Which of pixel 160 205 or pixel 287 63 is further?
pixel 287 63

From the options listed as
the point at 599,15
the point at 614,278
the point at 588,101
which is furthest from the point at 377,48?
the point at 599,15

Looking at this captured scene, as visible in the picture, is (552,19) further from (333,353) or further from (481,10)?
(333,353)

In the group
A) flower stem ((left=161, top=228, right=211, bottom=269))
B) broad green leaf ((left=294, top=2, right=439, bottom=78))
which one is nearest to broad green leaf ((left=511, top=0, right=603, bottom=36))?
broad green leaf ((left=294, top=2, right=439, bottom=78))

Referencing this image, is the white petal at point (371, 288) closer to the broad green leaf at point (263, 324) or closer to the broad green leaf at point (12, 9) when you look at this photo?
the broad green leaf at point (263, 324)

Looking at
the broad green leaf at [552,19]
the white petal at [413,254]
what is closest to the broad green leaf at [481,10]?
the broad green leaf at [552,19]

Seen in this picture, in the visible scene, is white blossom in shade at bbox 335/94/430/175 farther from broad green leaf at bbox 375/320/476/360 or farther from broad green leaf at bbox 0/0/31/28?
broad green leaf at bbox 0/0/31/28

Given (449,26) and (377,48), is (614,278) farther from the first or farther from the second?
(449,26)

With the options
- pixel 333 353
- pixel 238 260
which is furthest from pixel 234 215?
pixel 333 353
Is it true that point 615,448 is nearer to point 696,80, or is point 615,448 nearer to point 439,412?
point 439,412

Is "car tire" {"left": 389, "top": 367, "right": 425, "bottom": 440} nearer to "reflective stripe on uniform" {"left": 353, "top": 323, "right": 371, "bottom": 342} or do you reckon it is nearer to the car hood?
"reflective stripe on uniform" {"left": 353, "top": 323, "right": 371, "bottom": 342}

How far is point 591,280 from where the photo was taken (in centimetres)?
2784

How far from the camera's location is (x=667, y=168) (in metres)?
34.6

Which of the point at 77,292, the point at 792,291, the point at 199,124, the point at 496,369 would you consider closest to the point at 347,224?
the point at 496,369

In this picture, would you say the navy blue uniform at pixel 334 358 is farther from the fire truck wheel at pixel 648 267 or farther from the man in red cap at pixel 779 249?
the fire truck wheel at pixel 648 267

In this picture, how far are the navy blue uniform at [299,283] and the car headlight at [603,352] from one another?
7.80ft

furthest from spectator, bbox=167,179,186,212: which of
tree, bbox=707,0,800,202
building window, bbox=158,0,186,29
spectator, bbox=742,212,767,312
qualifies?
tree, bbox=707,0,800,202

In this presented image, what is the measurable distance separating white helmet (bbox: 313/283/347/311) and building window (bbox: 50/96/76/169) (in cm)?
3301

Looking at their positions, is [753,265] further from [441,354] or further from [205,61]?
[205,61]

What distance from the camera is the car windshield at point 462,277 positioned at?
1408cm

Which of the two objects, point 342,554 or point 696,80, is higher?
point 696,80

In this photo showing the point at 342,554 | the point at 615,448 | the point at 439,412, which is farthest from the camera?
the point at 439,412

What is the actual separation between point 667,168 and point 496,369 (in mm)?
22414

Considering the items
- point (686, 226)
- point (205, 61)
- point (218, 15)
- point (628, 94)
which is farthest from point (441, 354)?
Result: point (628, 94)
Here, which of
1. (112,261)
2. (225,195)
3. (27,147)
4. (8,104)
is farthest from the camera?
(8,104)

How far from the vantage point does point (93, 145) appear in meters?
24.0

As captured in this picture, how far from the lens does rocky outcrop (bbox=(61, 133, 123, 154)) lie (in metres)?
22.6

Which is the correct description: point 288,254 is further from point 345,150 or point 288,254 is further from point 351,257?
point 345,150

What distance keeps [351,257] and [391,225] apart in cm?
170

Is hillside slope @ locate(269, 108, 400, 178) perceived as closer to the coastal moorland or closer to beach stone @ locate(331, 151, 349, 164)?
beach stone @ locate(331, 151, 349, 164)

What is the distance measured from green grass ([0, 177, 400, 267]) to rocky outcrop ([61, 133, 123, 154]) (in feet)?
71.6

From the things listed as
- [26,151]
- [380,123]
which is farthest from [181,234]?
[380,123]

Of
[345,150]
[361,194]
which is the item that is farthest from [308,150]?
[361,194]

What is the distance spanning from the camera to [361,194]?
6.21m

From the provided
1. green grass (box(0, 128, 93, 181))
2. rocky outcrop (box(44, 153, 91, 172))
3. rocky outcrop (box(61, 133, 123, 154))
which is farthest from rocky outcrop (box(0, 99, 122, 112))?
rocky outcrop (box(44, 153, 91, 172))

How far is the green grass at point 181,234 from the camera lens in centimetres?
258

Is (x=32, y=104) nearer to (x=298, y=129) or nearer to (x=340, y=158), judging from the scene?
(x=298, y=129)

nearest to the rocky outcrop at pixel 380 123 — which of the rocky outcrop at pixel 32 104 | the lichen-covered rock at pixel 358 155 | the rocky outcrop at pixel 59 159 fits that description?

########

# Work required
Reproduce verbatim every line from the one containing "What is the distance spanning" through the end of the rows above, both ends included.

# Answer for the task
What is the distance spanning from the camera to [361,194]?
6.21m

From the provided
1. green grass (box(0, 128, 93, 181))
2. rocky outcrop (box(44, 153, 91, 172))
3. rocky outcrop (box(61, 133, 123, 154))
which is farthest from rocky outcrop (box(0, 99, 122, 112))?
rocky outcrop (box(44, 153, 91, 172))

How far is the green grass at point 181,234 from the camera lens in centimetres?
258

Is (x=32, y=104) nearer to (x=298, y=129) or nearer to (x=340, y=158), judging from the scene?
(x=298, y=129)

nearest to the rocky outcrop at pixel 380 123 — which of the rocky outcrop at pixel 32 104 | the lichen-covered rock at pixel 358 155 | the rocky outcrop at pixel 59 159 fits that description?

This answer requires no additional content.